Given that the economy is stalled, initial public offerings are scant, markets are down, and merger and acquisition activity is slow, VCs are finding few exit strategies that will generate the ROI they are need. Valuations of companies also have declined, which in turn impacts on ownership stakes of existing investors.

The overhang hangover

But other pressures are being brought to bear, too, according to the NVCA and Thomson report.

The “inordinately large overhang of previously committed capital that has yet to be invested” is one. At the Money & Markets event last week, one panel estimated that $200 billion is available for investment in private capital markets. As of Sept. 30, 2002, NVCA and Thomson estimated the overhang in VC funds alone at $80 billion.

The report also cited a “lengthening fundraising process, lower private company valuations and a shift in industry sectors and investment opportunities that correspond to emerging national priorities” as other reasons. Emerging opportunities include homeland security, military applications, protecting people from various threats and life sciences also are drawing limited partners’ attention away from traditional IT, telecom, “dot com” and other plays.

Another factor not cited in the report but documented over recent months by the media is a largely behind-the-scenes battle between VC funds and their limited partners over management fees. The VCs bill around 2 percent to handle funds.

“Return on capital, pressure for reduced management fees, and on, and on,” are among the reasons for the lack of new funds and the returns, said William Dunk, head of William Dunk Partners in Chapel Hill.

The “overhang” is a mystery to many of those on the outside looking in.

Especially frustrated are startup companies and entrepreneurs looking for capital know money is out there but can’t get it. Asked if he could understand why entrepreneurs are scratching their heads about the conundrum they face, Barber said. “You do. The entrepreneur sincerely believes he has a good idea. At the same time, the risk profile for the venture capitalist is too high.

“If you are close to product or close to revenues, have a good market opportunity and the potential to turn a $5 million or $10 million into a $100 million company, changes are you can get money.
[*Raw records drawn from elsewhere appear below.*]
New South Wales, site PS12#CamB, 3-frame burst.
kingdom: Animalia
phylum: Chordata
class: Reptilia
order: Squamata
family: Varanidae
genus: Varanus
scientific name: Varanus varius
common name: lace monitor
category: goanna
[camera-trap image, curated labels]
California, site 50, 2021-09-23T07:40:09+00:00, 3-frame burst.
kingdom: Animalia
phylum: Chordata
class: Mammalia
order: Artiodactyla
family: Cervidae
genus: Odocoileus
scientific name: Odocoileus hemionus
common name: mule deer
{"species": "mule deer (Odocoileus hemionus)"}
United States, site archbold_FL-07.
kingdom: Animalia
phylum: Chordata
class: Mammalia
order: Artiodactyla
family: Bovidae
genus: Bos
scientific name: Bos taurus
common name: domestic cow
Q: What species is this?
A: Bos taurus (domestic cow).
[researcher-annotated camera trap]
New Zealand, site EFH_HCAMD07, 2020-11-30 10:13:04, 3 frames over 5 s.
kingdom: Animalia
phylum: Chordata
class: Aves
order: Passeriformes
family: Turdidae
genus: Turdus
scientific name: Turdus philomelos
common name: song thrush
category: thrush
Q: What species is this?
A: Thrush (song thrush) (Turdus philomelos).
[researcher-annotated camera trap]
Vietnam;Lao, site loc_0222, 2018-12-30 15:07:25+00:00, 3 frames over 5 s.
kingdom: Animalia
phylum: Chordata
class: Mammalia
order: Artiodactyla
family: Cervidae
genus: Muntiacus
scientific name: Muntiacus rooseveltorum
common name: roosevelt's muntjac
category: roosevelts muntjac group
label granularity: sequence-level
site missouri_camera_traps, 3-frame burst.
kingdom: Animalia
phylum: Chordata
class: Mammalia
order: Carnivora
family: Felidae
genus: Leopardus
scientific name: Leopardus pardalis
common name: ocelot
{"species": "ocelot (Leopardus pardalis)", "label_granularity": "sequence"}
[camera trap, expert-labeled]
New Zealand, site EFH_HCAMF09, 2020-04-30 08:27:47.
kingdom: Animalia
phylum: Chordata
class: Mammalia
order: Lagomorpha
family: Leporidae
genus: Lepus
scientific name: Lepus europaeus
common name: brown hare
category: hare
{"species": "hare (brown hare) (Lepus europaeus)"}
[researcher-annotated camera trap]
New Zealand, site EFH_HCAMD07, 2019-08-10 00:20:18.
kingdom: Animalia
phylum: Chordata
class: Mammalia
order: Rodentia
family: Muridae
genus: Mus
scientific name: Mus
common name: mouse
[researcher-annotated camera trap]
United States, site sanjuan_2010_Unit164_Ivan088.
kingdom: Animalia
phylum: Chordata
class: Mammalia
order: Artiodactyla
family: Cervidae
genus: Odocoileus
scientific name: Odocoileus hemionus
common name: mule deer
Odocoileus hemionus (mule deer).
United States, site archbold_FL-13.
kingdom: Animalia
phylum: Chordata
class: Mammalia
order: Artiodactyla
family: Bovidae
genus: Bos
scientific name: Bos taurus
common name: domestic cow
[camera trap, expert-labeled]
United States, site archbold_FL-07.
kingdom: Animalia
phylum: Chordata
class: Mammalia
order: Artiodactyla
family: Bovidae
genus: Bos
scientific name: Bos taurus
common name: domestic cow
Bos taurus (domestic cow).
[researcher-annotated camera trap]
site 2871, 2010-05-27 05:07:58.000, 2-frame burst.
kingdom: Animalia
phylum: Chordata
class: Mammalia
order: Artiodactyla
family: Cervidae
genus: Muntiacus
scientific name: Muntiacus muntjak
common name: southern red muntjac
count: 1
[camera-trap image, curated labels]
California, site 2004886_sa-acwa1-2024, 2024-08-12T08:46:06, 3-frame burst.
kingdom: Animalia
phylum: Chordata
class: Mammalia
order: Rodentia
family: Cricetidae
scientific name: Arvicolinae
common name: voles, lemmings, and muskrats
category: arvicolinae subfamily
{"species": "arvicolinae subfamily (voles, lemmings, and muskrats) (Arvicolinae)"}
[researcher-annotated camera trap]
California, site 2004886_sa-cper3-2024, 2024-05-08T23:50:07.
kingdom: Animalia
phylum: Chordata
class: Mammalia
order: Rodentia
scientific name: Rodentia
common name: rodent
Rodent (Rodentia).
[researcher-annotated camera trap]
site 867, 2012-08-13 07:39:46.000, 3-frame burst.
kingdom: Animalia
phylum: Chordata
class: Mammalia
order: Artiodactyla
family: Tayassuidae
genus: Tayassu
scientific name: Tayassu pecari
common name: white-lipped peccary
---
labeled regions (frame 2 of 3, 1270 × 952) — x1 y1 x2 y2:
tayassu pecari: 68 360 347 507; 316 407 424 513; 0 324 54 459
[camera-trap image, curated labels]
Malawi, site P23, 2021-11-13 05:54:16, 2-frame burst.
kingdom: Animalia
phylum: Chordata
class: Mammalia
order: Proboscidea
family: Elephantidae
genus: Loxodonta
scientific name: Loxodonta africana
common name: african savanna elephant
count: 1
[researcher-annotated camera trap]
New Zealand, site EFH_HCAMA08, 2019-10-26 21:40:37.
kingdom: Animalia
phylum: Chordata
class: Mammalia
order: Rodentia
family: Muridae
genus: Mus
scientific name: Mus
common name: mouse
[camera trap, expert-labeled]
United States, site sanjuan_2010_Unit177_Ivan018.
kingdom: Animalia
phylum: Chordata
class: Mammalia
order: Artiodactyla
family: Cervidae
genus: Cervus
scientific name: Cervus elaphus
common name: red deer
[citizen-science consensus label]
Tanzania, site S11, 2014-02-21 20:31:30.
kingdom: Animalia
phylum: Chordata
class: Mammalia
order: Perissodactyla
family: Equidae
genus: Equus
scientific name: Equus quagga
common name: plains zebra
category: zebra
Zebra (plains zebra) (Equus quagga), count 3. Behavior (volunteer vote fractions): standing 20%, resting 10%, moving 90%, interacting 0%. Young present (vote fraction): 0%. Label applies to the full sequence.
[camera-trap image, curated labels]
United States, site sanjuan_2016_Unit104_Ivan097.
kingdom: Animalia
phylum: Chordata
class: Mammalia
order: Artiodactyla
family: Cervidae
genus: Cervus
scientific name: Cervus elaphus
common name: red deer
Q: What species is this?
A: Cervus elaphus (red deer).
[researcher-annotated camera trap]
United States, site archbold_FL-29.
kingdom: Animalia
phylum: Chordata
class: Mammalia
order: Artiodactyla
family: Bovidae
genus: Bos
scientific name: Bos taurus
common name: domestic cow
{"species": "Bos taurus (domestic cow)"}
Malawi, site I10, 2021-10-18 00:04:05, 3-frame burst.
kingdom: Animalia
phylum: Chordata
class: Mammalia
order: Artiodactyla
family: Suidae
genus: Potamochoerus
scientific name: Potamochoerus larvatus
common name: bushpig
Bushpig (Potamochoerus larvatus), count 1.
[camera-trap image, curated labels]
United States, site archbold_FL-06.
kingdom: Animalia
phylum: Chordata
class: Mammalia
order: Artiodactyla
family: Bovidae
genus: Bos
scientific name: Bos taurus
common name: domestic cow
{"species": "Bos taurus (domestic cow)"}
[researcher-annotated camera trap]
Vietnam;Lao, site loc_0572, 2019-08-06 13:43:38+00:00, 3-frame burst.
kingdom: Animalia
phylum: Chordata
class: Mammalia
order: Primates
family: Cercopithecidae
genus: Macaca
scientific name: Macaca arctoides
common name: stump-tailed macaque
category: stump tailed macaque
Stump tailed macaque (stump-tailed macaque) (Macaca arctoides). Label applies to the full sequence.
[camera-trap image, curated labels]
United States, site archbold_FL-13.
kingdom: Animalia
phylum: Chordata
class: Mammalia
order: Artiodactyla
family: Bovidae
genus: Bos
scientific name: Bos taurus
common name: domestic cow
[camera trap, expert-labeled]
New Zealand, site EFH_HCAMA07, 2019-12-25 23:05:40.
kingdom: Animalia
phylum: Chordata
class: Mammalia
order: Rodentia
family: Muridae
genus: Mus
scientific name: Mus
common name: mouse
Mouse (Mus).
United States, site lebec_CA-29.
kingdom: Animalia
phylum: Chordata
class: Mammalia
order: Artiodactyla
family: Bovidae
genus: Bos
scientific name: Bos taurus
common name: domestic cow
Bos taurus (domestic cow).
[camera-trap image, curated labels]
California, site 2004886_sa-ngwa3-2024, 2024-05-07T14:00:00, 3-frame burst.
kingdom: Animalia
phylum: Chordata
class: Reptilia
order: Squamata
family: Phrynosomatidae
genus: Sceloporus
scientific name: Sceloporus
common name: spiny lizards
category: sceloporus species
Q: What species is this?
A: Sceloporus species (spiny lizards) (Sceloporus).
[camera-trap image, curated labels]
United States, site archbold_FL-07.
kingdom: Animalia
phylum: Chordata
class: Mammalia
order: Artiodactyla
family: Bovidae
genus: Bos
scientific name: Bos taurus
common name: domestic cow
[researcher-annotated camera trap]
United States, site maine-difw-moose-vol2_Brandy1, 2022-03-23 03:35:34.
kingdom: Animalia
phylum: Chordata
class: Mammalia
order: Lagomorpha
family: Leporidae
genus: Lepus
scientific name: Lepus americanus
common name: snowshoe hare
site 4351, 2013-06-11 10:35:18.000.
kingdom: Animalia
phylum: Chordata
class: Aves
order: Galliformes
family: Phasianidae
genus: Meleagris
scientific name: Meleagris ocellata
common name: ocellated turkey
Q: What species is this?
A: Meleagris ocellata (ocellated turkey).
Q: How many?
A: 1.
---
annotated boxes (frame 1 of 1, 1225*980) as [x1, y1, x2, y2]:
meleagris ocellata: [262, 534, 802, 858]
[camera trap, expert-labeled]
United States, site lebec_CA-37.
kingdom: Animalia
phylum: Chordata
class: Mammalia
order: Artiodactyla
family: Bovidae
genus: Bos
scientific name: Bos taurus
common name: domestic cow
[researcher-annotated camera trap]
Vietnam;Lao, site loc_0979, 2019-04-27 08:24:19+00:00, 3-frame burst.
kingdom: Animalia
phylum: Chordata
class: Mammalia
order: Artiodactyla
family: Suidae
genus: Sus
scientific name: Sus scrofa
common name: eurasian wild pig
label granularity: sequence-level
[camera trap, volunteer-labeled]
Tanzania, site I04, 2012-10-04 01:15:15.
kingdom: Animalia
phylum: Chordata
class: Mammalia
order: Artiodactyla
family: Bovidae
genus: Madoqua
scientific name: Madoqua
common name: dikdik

“If you have a chance to hit a grand slam,” he added, “if you really have a good track record, you can raise money.”

Look for new areas

The VC industry itself also could be headed for a massive change in direction, as the report said. Will more VCs be hiring consultants to do due diligence on the startup promising the “next best thing” in bioterror defense or non-lethal weapons? Perhaps. But there may be other less risky alternatives.

To get back on the growth curve, Dunk said VCs must broaden their business horizons.

“I would look at the VC world as just a subset of the whole ’90s phenomenon. That is, there was a worldwide credit bubble where funds were sloshing around and capital was massively misallocated. Now, that will shake out. Many funds will simply disappear,” he explained.

“One of the big lessons that comes out of this is that VCs, especially regional players, were and are too narrowly focused. The deals to be done now are in Old Economy America where there are a lot of bucks to be made by correct venture investing.

“But the funds in general do tech, bio, and did it much too long when they should have in fact migrated to other things.”

Bucking the fund-raising trend, several Triangle area firms, including Aurora Funds, are raising additional money. Aurora has raised as much as $60 million in a targeted $75 million fund.

Other firms have tried to raise money but haven’t been able to, according to Barber. “They don’t have the track record,” he said. “They don’t have the results to warrant raising a next fund.”

For those who want to raise new money, he said, “It’s back to the basics.” The statistics offer further proof that the “easy money” days are long gone.

Here’s how NVCA and Thomson described the hurdles: “Budgetary constraints, extensive due diligence and the desire to invest in more established firms with strong track records are impacting the way Limited Partners invest their money.”

Also putting a crunch on VCs is the declining amount of buyout, mezzanine and other funds, according to NVCA and Thomson. These funds have declined over the last three years from $86.8 billion to $31.6 billion.

“Everything is down,” said Barber. “Their portfolios are down, and they are being more conservative where they put their money.”

Rick Smith is managing editor of Local Tech Wire.